Morgan Neville made a name for himself telling intimate stories about fascinating people like in his award-winning 20 Feet From Stardom. He saw a story about Mr. Rogers as being slightly different. Neville told his subject’s widow, Joanne Rogers, “I want to make a film not about the biography but about ideas.” Neville remembers how “watching his Bobby Kennedy assassination special at the Fred Rogers Center convinced me to make the film.” Neville saw that the remarkable compassion and empathy Rogers brought to tough subjects still had lots to teach us. As he reviewed endless footage from the TV show and gathered archival material about the man, Neville understood that the central concept in this movie about ideas was that “kindness is not a naive notion like believing in unicorns and rainbows or something. It’s like oxygen: It is vital, and needs to be nurtured.”
This old-fashion belief in kindness ironically made the documentary for Neville “the most contemporary film I’ve ever done… The things he was dealing with were human emotions and fallibility. Those things don’t change.” For audiences who had in recent years been rocked by endless news reports about civil violence and public distrust, the film’s core conviction in the power of kindness proved a revelation. The Observer proclaimed that “this documentary about Mister Rogers couldn't be more relevant to right now.” For many, the portrait of a decent human being was also a call to action. "Won’t You Be My Neighbor? leaves viewers wrestling with our own collective conscience in the here-and-now, contemplating our own commitment to the unconditional love and acceptance that Rogers championed so passionately,” explains The Washington Post.

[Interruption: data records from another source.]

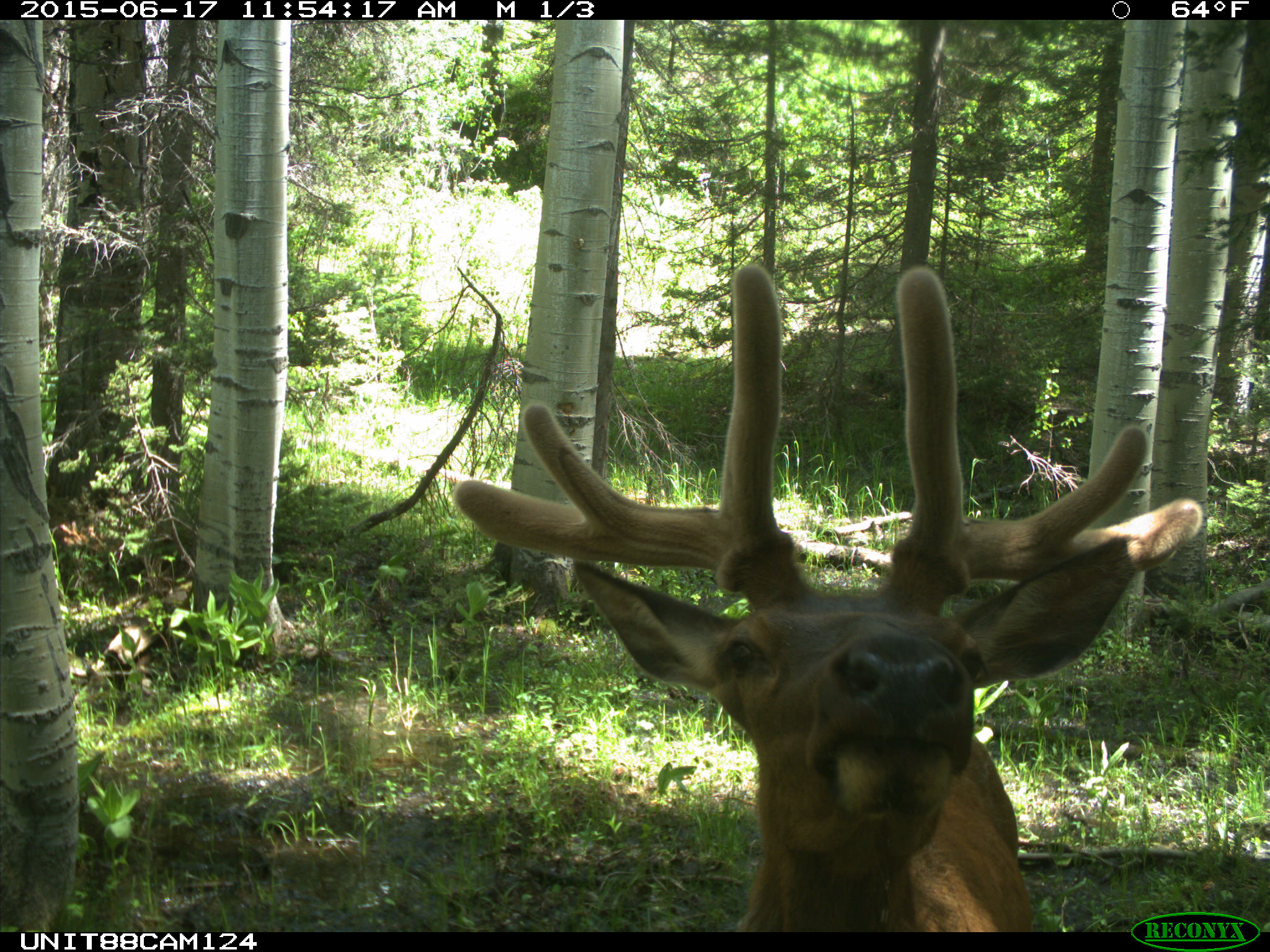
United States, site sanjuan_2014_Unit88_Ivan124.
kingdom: Animalia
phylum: Chordata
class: Mammalia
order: Artiodactyla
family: Cervidae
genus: Cervus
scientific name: Cervus elaphus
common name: red deer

Fans of the film and Mr. Rogers stepped up to show their commitment to compassion. Some rejoiced in Rogers’ message of respect by connecting to their own neighborhoods. In Tampa, people threw block parties for neighbors to meet each other after the film. Some local cinemas turned the movie into an opportunity to give back by donating $1 from every ticket to their local PBS stations. Across the country, people celebrated the men and women who made a difference in their own lives by nominating them for the #BeMyNeighbor contest. And others took the opportunity to reflect on how Mr. Rogers’ compassion impacts us all. As The Playlist points out, “You leave wanting to be the better person that Rogers believed you could be and knowing that you’ll likely fall down a YouTube hole of episode clips to keep basking in his kindness.”